Тема Аркадии становится предметом внимания в рамках классицистически-неогуманистических концепций, приправляющих идеи эпохи сентиментализма возрожденными образами античной литературы. С самого начала тема Аркадии выступает в неразрывной связи с теорией Золотого века. Некоторые русские писатели и читатели полагали, что aetas aurea
потерян не навсегда, что он способен возродиться и стать кодом описания предстоящего или уже наступившего идеального времени и для России, и для человечества в целом. Национальная гордость и мечты о космополитическом братстве идут рука об руку. Эта вера в чудо сопряжена с вышеописанной культурной экзальтацией и убежденностью в возможности (само)совершенствования: ее питают не только идеальные представления о будущем, но и концепция просвещенного монарха и подобающие ему панегирики. За всем этим обнаруживается «основной принцип аффирмативного характера культуры»[1097]. В этих дискуссиях понятия «Золотой век» и «Аркадия» становятся синонимами, олицетворяющими мир, добродетельную любовь, следование идеалу умеренности (temperantia) посредством обуздания страстей (moderatio animi), сословную гармонию, умеренное счастье и близость к природе. Хвала простой деревенской жизни закономерно связана с недоверием к предполагаемо-порочному характеру больших городов Москвы и Петербурга, а открываемые литературой образы новых персонажей – якобы неиспорченных крестьян и пастухов – становятся естественной антитезой образам аморальных галломанствующих дворян. В этой литературной тенденции «удаленная от реальности сфера условно-литературной Аркадии»[1098] получает причитающееся ей по праву.Традиционный положительный образ Аркадии – в большинстве случаев редуцированный до формул, призывов, аллюзий и прочих попутных упоминаний или сравнений – после нерешительного начала (вероятно, его следует видеть в творчестве А.П. Сумарокова) становится с конца XVIII в. довольно стабильным топосом русской литературы. Его самым плодотворным проводником является Н.М. Карамзин, главный выразитель идей московского сентиментализма и основоположник современных литературы и литературного языка, преодолевших классицистические шаблоны. Путешествие по странам Европы, огромная эрудиция и знание европейских языков сделали его одним из самых образованных русских писателей, в равной мере владеющим поэзией и прозой, равно сведущим в литературной теории, истории искусства и историографии. Он был лично знаком со многими великими умами Европы – от Канта, Гердера и Виланда до Лафатера. По своему воспитанию и интересам он был особенно тесно связан с немецкой культурой. Кроме всего прочего, он переводил на русский язык идиллии Гесснера.

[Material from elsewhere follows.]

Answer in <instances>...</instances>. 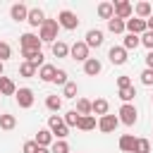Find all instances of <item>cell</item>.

В его знаменитых «Письмах русского путешественника», своего рода стенограмме путешествия автора по европейским странам в 1789–1790 гг., несколько раз упоминается Аркадия. Встреченная на эльбских лугах в окрестностях Дрездена молодая крестьянка кажется ему «аркадской пастушкой», а посещение парка в Виндзоре вызывает графически выделенный экскламатив: «И мы, и мы были в Аркадии
!»[1099]. В более поздних произведениях, в частности, в романе «Рыцарь нашего времени» (1803), Карамзин называет период младенчества «счастливым временем», «истинною Аркадиею жизни»[1100]. Вступление на престол новых русских императоров (Павла I, Александра I) Карамзин связывает с надеждой на возрождение века Астреи (распространенный эвфемизм для обозначения царствования Екатерины II)[1101]. В 1790-е годы он создает стихотворение «Песнь мира» – свободное переложение шиллеровской оды «К радости». При этом в текст припева хора он трижды вводит стих: «Век Астреин, оживи!»[1102], не имеющий эквивалента в тексте Шиллера. Карамзин до некоторой степени «аркадизировал» Шиллера, а призыв к возрождению века Астреи, вероятнее всего, имел в виду предыдущее царствование, период правления Екатерины II.